● Exercise details
Reproduce the lines below, omitting the pictures, and change every "green tree" to "leafy tree" without altering anything else.

● Items
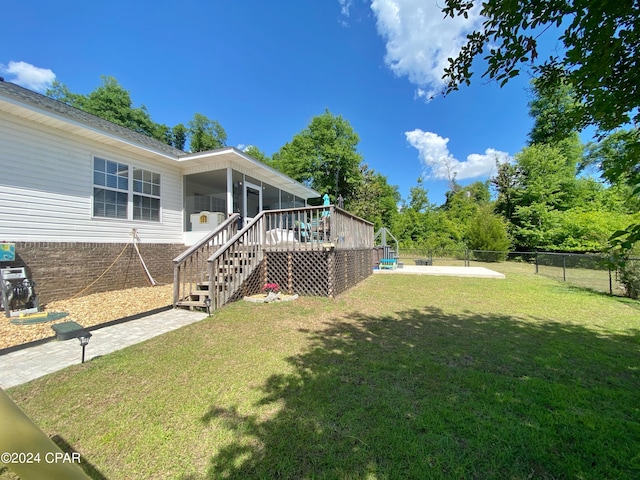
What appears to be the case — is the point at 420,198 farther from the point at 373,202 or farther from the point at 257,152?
the point at 257,152

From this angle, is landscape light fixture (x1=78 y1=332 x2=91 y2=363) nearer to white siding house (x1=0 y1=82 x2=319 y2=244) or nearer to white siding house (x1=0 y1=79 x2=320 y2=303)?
white siding house (x1=0 y1=79 x2=320 y2=303)

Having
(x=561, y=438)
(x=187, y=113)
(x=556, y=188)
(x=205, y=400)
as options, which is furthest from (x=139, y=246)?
(x=556, y=188)

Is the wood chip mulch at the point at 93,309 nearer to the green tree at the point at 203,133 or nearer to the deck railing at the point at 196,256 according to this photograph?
the deck railing at the point at 196,256

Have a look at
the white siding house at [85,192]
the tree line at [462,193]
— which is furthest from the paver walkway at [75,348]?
the tree line at [462,193]

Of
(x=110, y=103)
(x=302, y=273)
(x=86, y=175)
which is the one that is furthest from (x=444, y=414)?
(x=110, y=103)

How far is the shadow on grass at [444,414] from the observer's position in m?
1.85

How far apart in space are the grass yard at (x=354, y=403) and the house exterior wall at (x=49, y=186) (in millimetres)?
4313

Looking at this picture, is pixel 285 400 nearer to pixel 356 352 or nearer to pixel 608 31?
pixel 356 352

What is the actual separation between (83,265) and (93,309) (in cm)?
168

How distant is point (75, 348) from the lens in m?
3.82

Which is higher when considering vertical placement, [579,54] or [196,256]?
[579,54]

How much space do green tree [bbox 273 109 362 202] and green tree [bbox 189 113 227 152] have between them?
8.72 metres

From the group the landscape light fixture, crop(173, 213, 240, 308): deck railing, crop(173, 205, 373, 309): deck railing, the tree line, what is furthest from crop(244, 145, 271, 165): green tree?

● Answer to this task
What appears to be the case — is the point at 420,198 farther from the point at 373,202 or farther from the point at 257,152?
the point at 257,152

From this angle, is landscape light fixture (x1=78 y1=332 x2=91 y2=363) nearer to white siding house (x1=0 y1=82 x2=319 y2=244) or nearer to white siding house (x1=0 y1=79 x2=320 y2=303)?
white siding house (x1=0 y1=79 x2=320 y2=303)

Having
(x=561, y=438)
(x=187, y=113)
(x=556, y=188)
(x=205, y=400)
as options, which is furthest from (x=139, y=246)?
(x=556, y=188)

Is the wood chip mulch at the point at 93,309 nearer to the leafy tree at the point at 203,133 or nearer to the deck railing at the point at 196,256 according to this photograph?
the deck railing at the point at 196,256

Have a look at
the white siding house at [85,192]
the tree line at [462,193]
— which is furthest from the paver walkway at [75,348]?
the tree line at [462,193]

Of
(x=110, y=103)
(x=302, y=273)
(x=86, y=175)
which is the one that is furthest from (x=444, y=414)?
(x=110, y=103)

How far is the shadow on grass at [444,414] from the observer's position in m?
1.85

How far apart in space are the grass yard at (x=354, y=403) and the house exterior wall at (x=49, y=186) (in millimetres)?
4313

Looking at this picture, is pixel 285 400 nearer to pixel 356 352 or nearer to pixel 608 31?
pixel 356 352

What is the actual separation between (83,265) and (93,309) (in cm)?
168

How distant is point (75, 348) from the lens in m?
3.82

Which is higher when considering vertical placement, [579,54] or [196,256]?
[579,54]

How much space do leafy tree [bbox 273 109 362 202] and leafy tree [bbox 189 113 227 152] have between them?
8.72 metres

From the group the landscape light fixture, crop(173, 213, 240, 308): deck railing, crop(173, 205, 373, 309): deck railing, the tree line, what is furthest from crop(244, 145, 271, 165): leafy tree?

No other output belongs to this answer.